Empati yapın ve düşünün bu insanların ruh halini lütfen.
Bu vatanın bir bireyi, mensubusunuz.
Sevdalısınız hatta bu vatana!
O kadar ki bu sevda…
Diğer Ermeniler gibi istediğiniz anda ve üstelik batıda bir ülkede istediğiniz gibi yaşayabilme imkanınız var.
Ama gitmiyorsunuz ve doğduğunuz bu topraklarda ısrarla ailenizle yaşamaya çalışıyorsunuz.
Ne acı ki hiç alakanız olmayan bir savaş nedeniyle hedefe oturtuluyor ve ırkçılığı maharet zanneden güruh tarafından olmadık hakaretlere, aşağılamalara, tehditlere maruz kalıyorsunuz…
Mutlaka İçişleri Bakanlığı da farkındadır tehlikenin ama bir de ben Sayın Bakan Süleyman Soylu’ya ve tüm Emniyet Teşkilatı’na çağrıda bulunmak istiyorum.
Ermenistan’ın haksız işgaliyle başlayan savaş nedeniyle klavyelerinden Türkiye’deki Ermenilerle ilgili sosyal medya hesaplarından nefret paylaşımları yapan fanatiklerle ilgili kesinlikle bir şeyler yapılmalı.
Hem de acilen…
Sözüm ona milliyetçi bu sahte klavye kabadayılarının ne yazarsa yazsın boşa yazdıkları gibi anlayışla bakılmamalı meseleye…
Evet… Bu sahte milliyetçiler, kabadayılar ancak klavyeleri üzerinden ahkam keserler doğru.
Karşısında polisi, savcıyı, hakimi görünce korkudan donlarını ıslatıp; “Ben öyle demek istememiştim… Kem küm” ederler ok!
Ama unutmayalım…
Üç beş daha fazla takipçi kazanmak için klavyelerinden ırkçılık yapıp, nefretlerini kusan bu alçak fanatikleri takip eden binlerce cahil, bilinçsiz, bilgisiz genç insan var…
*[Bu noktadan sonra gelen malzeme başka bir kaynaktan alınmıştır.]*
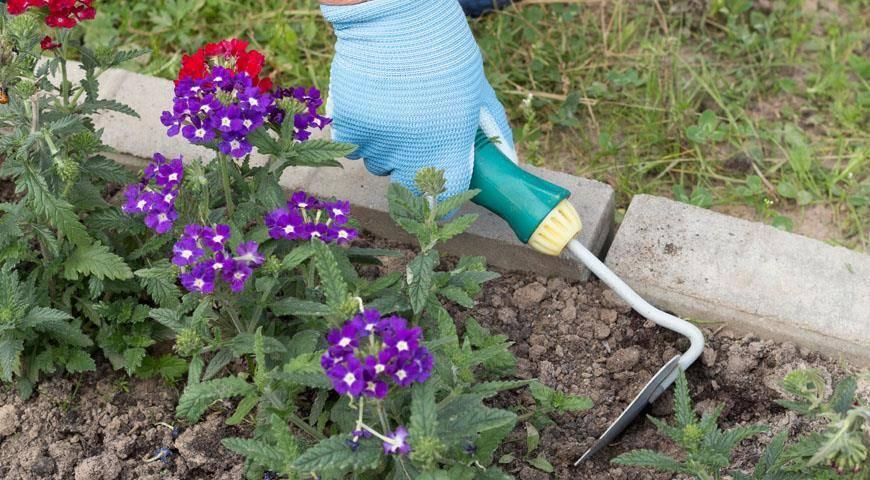 Можно ли выкопать на зиму вербену, как сохранить до весны в домашних условиях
O alçakların yazdıklarından etkilenip Ermeni komşusuna, iş arkadaşına gözü kapalı tetiği çekebilecek Ogün Samastlar var.
O Samastlar’ın cahilliklerini eyleme dönüştürmesine izin vermemek lazım!
Bu yüzden tekrar söylüyorum…
Ermenistan-Azerbaycan savaşı üzerinden sosyal medyada Ermeni milleti ile ilgili adice, alçakça paylaşımlar yapanlarla ilgili ciddi bir yaptırım alınmalı.